— И чего он тут шляется? Иль за нами досматривает?
И стали его мужики выслеживать, чтобы поймать и допросить — кто он и чего ему от них нужно? И в первый же раз, как только завидели крестьяне старца, так все и бросились за ним вдогонку, чтобы не дать ему уйти в чащу леса. И случилось тут диво-дивное, чудо-чудное: пошел от них старец в сторону казенной засеки21 тихой стариковской походкой, а угнаться за ним не могли и молодые; так и ушел он у них из виду, словно сквозь землю провалился. А что всего было чуднее, так это то, что на довольно уже глубоком, ровном и чистом снегу по старце том никаких следов не осталось. Так и не дознались, кто такой был этот старец.
Появлялся ли он истиковцам опять, того я не знаю; а вот что я еще слышал из тех же источников и тоже о каком-то старце.
По осени прошлого, 1908 года, приблизительно в ту же пору, когда истиковцы начали рубить свой лес, ехал мужичок в Белев на базар и вез на продажу свиную тушу. Дорога ему шла лесом. Вдруг из лесу ему навстречу выходит седенький старец, останавливает его и говорит:
— Куда едешь? Что везешь?
— Еду, — отвечает, — на базар, а везу тушу на продажу.
— Ладно, — говорит, — вези! Получишь за тушу четвертной билет22, купи мне рубашку, штаники и пинжачок.
Туше цена пятнадцать — восемнадцать рублей, а подарку — пара целковых: как тут не купить, если по Старцеву слову сбудется?!
— Ладно, — говорит, — дедушка, коли по-твоему расторгуюсь тушей, то привезу тебе и рубашку, и штаники, и пинжачок.
Приехал мужик в Белев с тушей: не доехал еще и до базару, а уж его на дороге перхватили.
— Что везешь?
— Тушу.
— Покажь!
Посмотрели...
— Хочешь четвертной?.. Ну, вези ко мне на двор!
С первого слова, значит, и сторговались.
Свез мужик тушу к покупателю, получил денежки и смекает: а старичок-от тот-то, видать, что не простой — не миновать покупать ему обновку! Купил, что было нужно по старцеву заказу; едет обратно домой, глядь — на том же месте опять тот старец.
— Ну что, продал тушу?
— Продал, дедушка?
— А обещанное?
— Вот тебе и обещанное!
И пока сдавал мужик с рук на руки старцу обещанный подарок, тут же заметил, что под одной мышкой у старца — пук ржи, а под другой — чурка, как бы гробик.
— Что это у тебя, — спрашивает, — дедушка?
— А это, — говорит, — что ты рожь видишь, значит — урожай ныне будет; а гроб — есть урожаю того некому будет: такая пойдет косить холера, такой мор на людях, что кучами будут валяться и убирать некому будет.
Сказал и вслед прибавил:
— Только ты не унывай!
И с этими словами скрылся в лесу...
Такие-то вот слухи ходят в народе между теми, конечно, кто еще не отбился от старинной правды.
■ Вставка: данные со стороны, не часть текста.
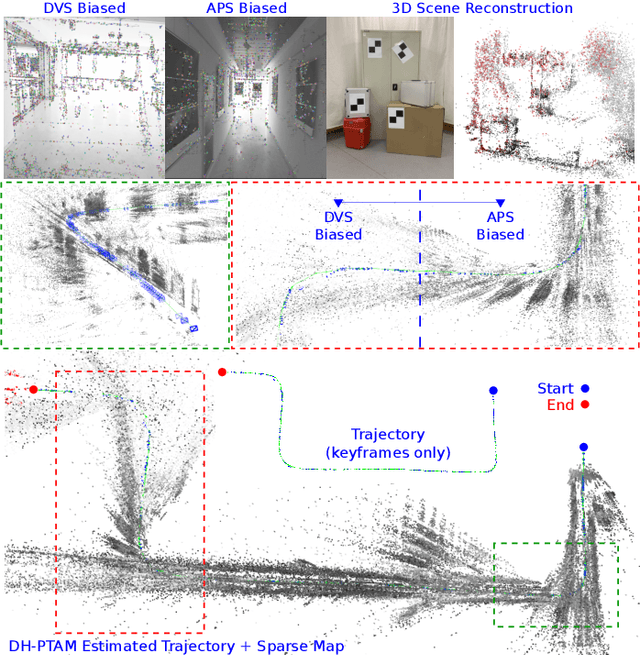 DVS Biased

APS Biased

3D Scene Reconstruction

DVS Biased

APS Biased

Start

End

Trajectory (keyframes only)

DH-PTAM Estimated Trajectory + Sparse Map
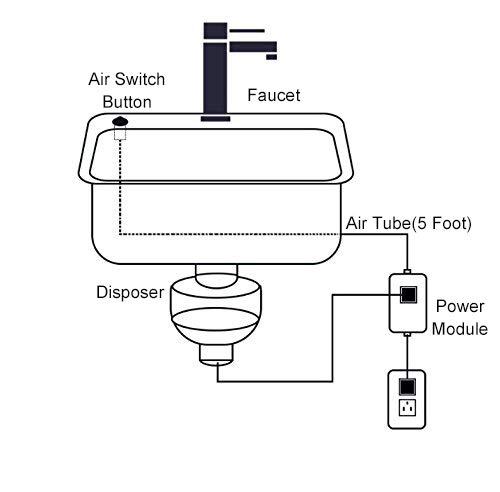 Air Switch Button

Faucet

Air Tube(5 Foot)

Disposer

Power Module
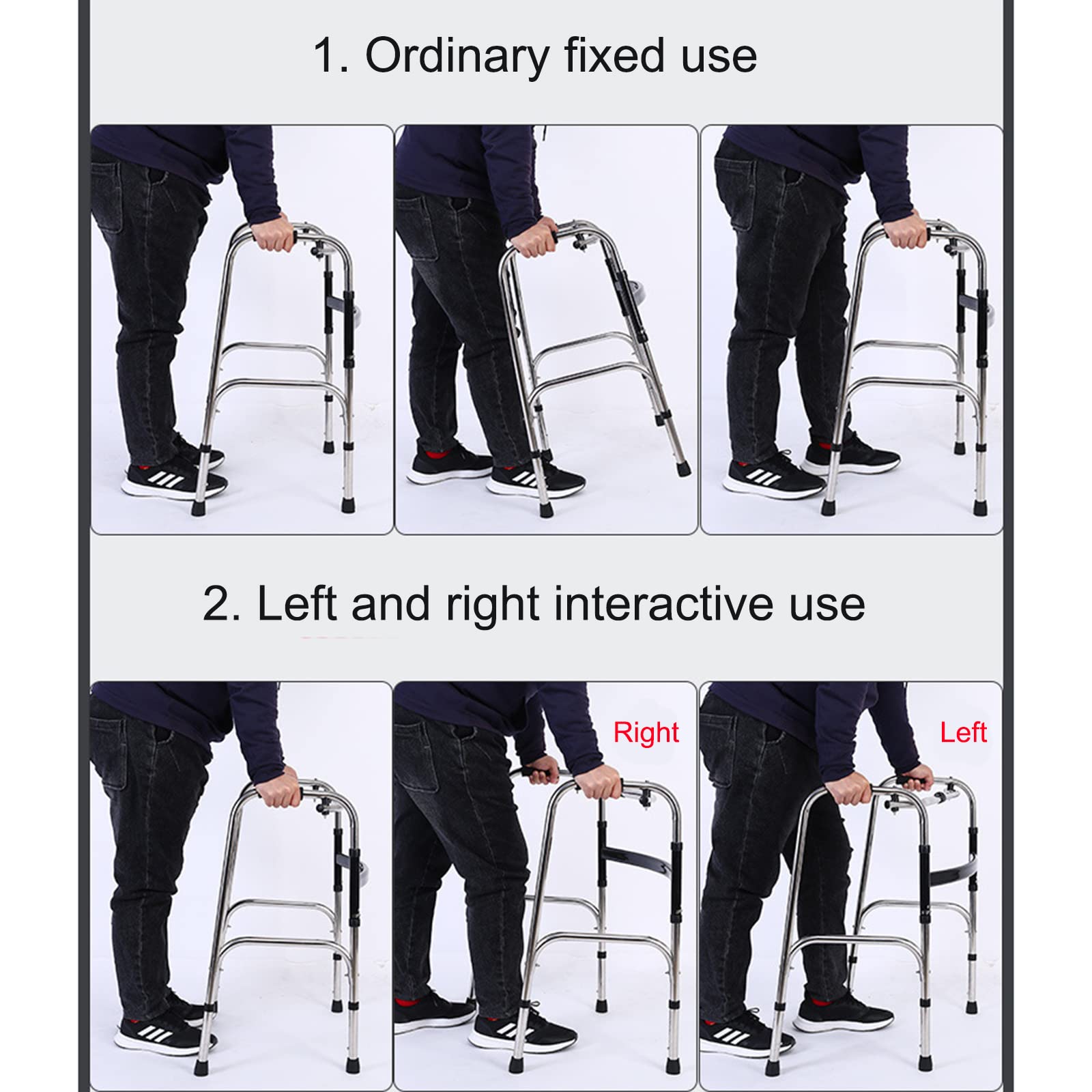 1. Ordinary fixed use

2. Left and right interactive use

Right

Left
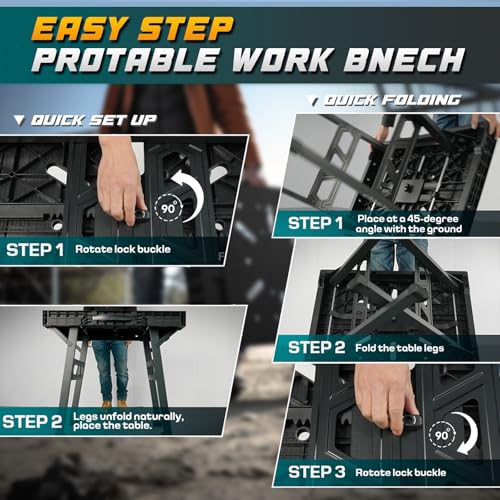 EASY STEP
PROTABLE WORK BNECH

▼ QUICK SET UP

90°

STEP 1 Rotate lock buckle

STEP 2 Legs unfold naturally, place the table.

▼ QUICK FOLDING

STEP 1 Place at a 45-degree angle with the ground

STEP 2 Fold the table legs

90°

STEP 3 Rotate lock buckle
И как ни стараешься успокоить свое сердце, смятенное роковыми предчувствиями, как ни внушаешь ему, что образумятся-де люди, принесут плоды, достойные покаяния, и что вновь во всей уже сознательной красоте великой своей Православной веры воскреснет Русь Святая, — нет! — куда укроешься, где притаишься ты, сердце, от всей этой грозной тучи зловещих знамений времени, предчувствий, предсказаний? Буквами, как железо раскаленными, на кровавом горизонте от века предопределенного, а теперь — увы! — уже и близкого будущего видятся мне библейские грозные слова: Мене, Текел, Упарсин! (Дан. 5, 25).
Сегодня виделся с одним из близких к покойному о. Илиодору монахов и от него узнал, что умерший благочинный за несколько дней до своей смерти был предварен о ней знаменательными сновидениями, которые я под свежим впечатлением здесь и записываю.
О. Илиодор скончался в день Рождества Христова, пришедшийся в истекшем году на четверг. В воскресенье, за четыре, стало быть, дня до смерти, о. Илиодор после трапезы прилег отдохнуть на диване в своей келье... Было это около полудня... Не успел он еще как следует заснуть, как видит в тонком сне, что дверь его кельи отворяется и в нее входят скитский монах Патрикий и с ним иеродиакон Георгий23. У монаха Патрикия в руках был длинный нож.
— Давай нам деньги! — крикнул Патрикий.
— Что ты шутишь, — испуганно спросил его о. Илиодор, — какие у меня деньги?
23
Один из главных бунтовщиков против архимандрита Ксенофонта. Оба монаха — и Патрикий, и Георгий — ничего общего с Оптинским духом не имеют, люди немирные, хитрые и плотские.